◆ Complete the following ◆
a) In the article on Spiritless Kentucky 74, quote the passage that starts at the words "The story of" and ends after the words "non-alcoholic spirits category.".
b) Condense the paragraph of the Spiritless Kentucky 74 article that begins "This new faux whiskey" into a shorter version that keeps its main facts.

◆ Selected text ◆
'''
The story of Spiritless Kentucky 74 bourbon is not one of burbling mash, rustic rickhouses, and hirsute master distillers. Hell, it’s not even a story of an actual bourbon. Get past all that, however, and you encounter an intriguing entry into the growing non-alcoholic spirits category.
This new faux whiskey is the creation of three cocktail-loving Louisville women: Lauren Chitwood, Abbey Ferguson, and Lexie Lancaster Larsen. Their hospitality-career outings often entail a libation or four, and after finding that such evenings were grating against early morning commitments, inspiration struck. But why tackle a non-alcoholic version of something as beloved, and hotly scrutinized, as bourbon?
“Bourbon is steeped in heritage,” Larsen says. “It’s America’s spirit. It’s also a big part of who we are.” And, says Chitwood, “Aside from bourbon being in our DNA, we saw it as an opportunity and the biggest problem to solve well.”
'''
Reasoning data on scene geometry:
'''
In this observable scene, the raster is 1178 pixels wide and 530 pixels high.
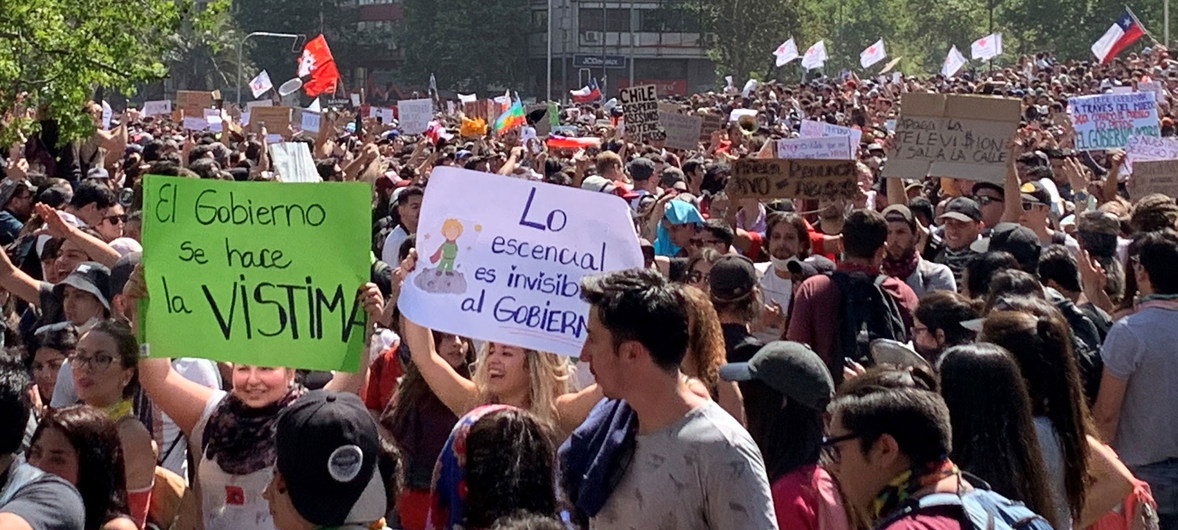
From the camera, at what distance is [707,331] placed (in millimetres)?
4469

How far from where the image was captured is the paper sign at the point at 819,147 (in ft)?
43.4

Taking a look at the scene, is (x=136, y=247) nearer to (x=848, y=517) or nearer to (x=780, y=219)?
(x=780, y=219)

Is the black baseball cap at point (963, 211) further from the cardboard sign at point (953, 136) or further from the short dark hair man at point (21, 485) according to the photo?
the short dark hair man at point (21, 485)

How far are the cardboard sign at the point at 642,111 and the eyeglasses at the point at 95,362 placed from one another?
12694 mm

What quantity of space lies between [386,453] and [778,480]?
1183mm

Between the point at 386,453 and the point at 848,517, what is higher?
the point at 386,453

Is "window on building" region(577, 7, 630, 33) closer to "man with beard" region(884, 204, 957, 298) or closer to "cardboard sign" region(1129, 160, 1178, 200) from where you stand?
"cardboard sign" region(1129, 160, 1178, 200)

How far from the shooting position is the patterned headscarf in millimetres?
3686

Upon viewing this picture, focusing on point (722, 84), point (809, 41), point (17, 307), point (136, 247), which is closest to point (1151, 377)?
point (136, 247)

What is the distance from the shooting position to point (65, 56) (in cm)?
1246

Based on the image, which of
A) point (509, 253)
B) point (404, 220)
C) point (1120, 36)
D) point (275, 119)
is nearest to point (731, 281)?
point (509, 253)

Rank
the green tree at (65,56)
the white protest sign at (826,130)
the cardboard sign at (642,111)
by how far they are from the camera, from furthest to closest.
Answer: the cardboard sign at (642,111) < the white protest sign at (826,130) < the green tree at (65,56)

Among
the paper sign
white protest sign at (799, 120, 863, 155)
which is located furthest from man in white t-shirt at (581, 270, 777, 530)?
white protest sign at (799, 120, 863, 155)

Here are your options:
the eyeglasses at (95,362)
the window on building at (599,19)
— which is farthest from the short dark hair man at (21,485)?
the window on building at (599,19)
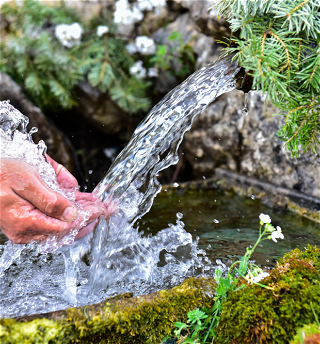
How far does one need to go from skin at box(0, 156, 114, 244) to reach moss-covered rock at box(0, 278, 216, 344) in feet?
→ 0.97

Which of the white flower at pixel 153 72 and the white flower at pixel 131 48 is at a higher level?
the white flower at pixel 131 48

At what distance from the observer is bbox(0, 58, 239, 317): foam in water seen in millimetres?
1326

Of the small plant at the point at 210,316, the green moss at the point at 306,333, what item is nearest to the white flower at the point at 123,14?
the small plant at the point at 210,316

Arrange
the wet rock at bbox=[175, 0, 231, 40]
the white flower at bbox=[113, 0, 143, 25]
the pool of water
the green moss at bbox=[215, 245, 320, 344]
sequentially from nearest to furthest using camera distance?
the green moss at bbox=[215, 245, 320, 344], the pool of water, the wet rock at bbox=[175, 0, 231, 40], the white flower at bbox=[113, 0, 143, 25]

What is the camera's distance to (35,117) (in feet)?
11.3

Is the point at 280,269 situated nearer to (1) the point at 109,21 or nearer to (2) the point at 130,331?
(2) the point at 130,331

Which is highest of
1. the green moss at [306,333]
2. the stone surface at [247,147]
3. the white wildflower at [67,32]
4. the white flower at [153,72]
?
the white wildflower at [67,32]

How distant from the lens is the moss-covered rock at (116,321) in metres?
0.97

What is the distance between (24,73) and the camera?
11.8ft

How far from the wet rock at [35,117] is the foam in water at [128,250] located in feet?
6.39

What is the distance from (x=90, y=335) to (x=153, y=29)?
364 centimetres

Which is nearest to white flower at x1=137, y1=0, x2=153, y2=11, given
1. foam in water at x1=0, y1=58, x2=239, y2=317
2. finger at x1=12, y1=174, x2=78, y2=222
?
foam in water at x1=0, y1=58, x2=239, y2=317

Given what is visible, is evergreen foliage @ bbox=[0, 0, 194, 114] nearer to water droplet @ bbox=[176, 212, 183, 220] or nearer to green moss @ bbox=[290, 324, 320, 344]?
water droplet @ bbox=[176, 212, 183, 220]

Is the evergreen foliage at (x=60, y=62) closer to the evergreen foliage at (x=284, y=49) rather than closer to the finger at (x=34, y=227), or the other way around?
the evergreen foliage at (x=284, y=49)
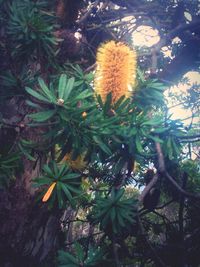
'''
◆ Outputs for the tasks ◆
a)
The story of Spiritless Kentucky 74 bourbon is not one of burbling mash, rustic rickhouses, and hirsute master distillers. Hell, it’s not even a story of an actual bourbon. Get past all that, however, and you encounter an intriguing entry into the growing non-alcoholic spirits category.

b) Three cocktail-loving Louisville women created this non-alcoholic whiskey: Lauren Chitwood, Abbey Ferguson, and Lexie Lancaster Larsen. Their hospitality careers often involved several drinks in the evening, and those nights clashed with early morning commitments, which sparked the idea. The paragraph then asks why they chose to make a non-alcoholic version of bourbon, a spirit so beloved and closely scrutinized.